Stat. Auth.: ORS 410.070 & 443.450
Stats. Implemented: ORS 443.400 - 443.455 & 443.991
Hist.: SPD 14-2007, f. 8-31-07, cert. ef. 11-1-07; SPD 16-2008, f. 12-31-08, cert. ef. 1-1-09; SPD 24-2010(Temp), f. & cert. ef. 10-5-10 thru 4-2-11; SPD 7-2011, f. 3-31-11, cert. ef. 4-1-11; SPD 11-2012, f. 8-31-12, cert. ef. 9-1-12

411-054-0013

Application for Initial Licensure and License Renewal

(1) APPLICATION. Applicants for initial licensure and license renewal must complete an application on a form provided by the Department. A licensing fee, as described in ORS 443.415, is required and must be submitted according to Department policy.

(a) The application form must be signed by the applicant’s legally authorized representative, dated, and contain all information requested by the Department.

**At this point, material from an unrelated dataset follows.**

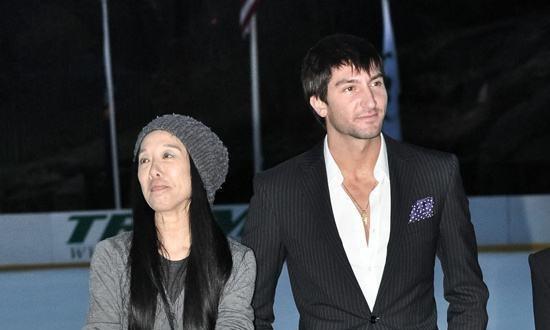 34岁奥运冠军和70岁富婆分手,相恋6年身心疲惫,已和新女友订婚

(b) Applicants must provide all information and documentation as required by the Department including but not limited to identification of financial interest of any individual, including stockholders who have an incident of ownership in the applicant representing an interest of 10 percent or more. For purposes of rule, an individual with a 10 percent or more incident of ownership is presumed to have an effect on the operation of the facility with respect to factors affecting the care or training provided, unless the individual establishes the individual has no involvement in the operation of the facility. For those who serve the Medicaid population, the applicant must identify any individual with a 5 percent or more incident of ownership, regardless of the individual’s effect on the operation of the facility.

(c) If the owner of the facility is a different entity from the operator or management company of the facility, both the operator and the owner must complete an application for licensure. Only one license fee is required.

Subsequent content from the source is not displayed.